• EXERCISE AIM:
Search the records below for the line containing "- Achieved a". Output that line and all later lines exactly; output nothing else.

• EXERCISE DATA:

◆ ◆ ◆

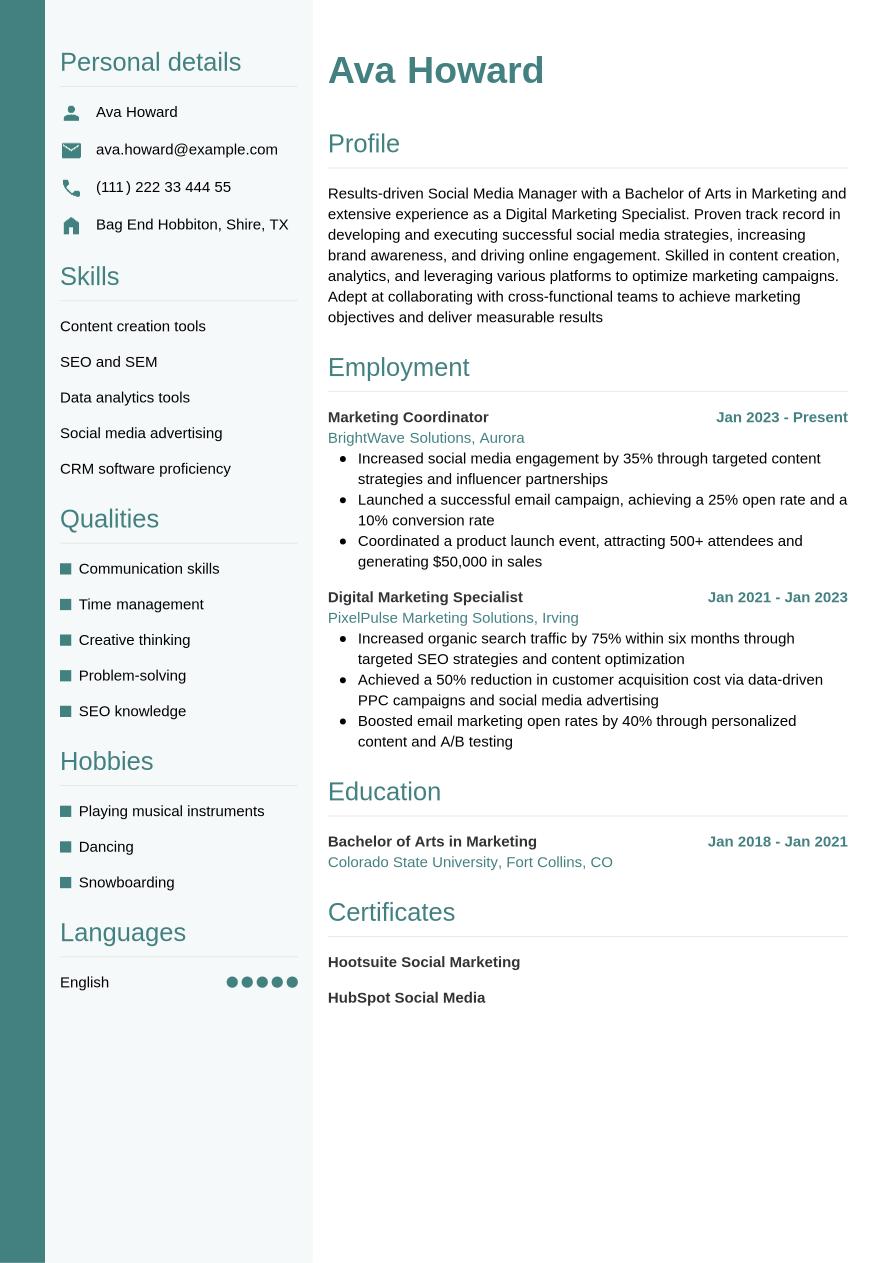 Personal details

Ava Howard

ava.howard@example.com

(111) 222 33 444 55

Bag End Hobbiton, Shire, TX

Skills

Content creation tools

SEO and SEM

Data analytics tools

Social media advertising

CRM software proficiency

Qualities

Communication skills

Time management

Creative thinking

Problem-solving

SEO knowledge

Hobbies

Playing musical instruments

Dancing

Snowboarding

Languages

English

Ava Howard

Profile

Results-driven Social Media Manager with a Bachelor of Arts in Marketing and extensive experience as a Digital Marketing Specialist. Proven track record in developing and executing successful social media strategies, increasing brand awareness, and driving online engagement. Skilled in content creation, analytics, and leveraging various platforms to optimize marketing campaigns. Adept at collaborating with cross-functional teams to achieve marketing objectives and deliver measurable results

Employment

Marketing Coordinator
Jan 2023 - Present
BrightWave Solutions, Aurora
- Increased social media engagement by 35% through targeted content strategies and influencer partnerships
- Launched a successful email campaign, achieving a 25% open rate and a 10% conversion rate
- Coordinated a product launch event, attracting 500+ attendees and generating $50,000 in sales

Digital Marketing Specialist
Jan 2021 - Jan 2023
PixelPulse Marketing Solutions, Irving
- Increased organic search traffic by 75% within six months through targeted SEO strategies and content optimization
- Achieved a 50% reduction in customer acquisition cost via data-driven PPC campaigns and social media advertising
- Boosted email marketing open rates by 40% through personalized content and A/B testing

Education

Bachelor of Arts in Marketing
Jan 2018 - Jan 2021
Colorado State University, Fort Collins, CO

Certificates

Hootsuite Social Marketing

HubSpot Social Media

◆ ◆ ◆

• YOUR SOLUTION:
- Achieved a 50% reduction in customer acquisition cost via data-driven PPC campaigns and social media advertising
- Boosted email marketing open rates by 40% through personalized content and A/B testing

Education

Bachelor of Arts in Marketing
Jan 2018 - Jan 2021
Colorado State University, Fort Collins, CO

Certificates

Hootsuite Social Marketing

HubSpot Social Media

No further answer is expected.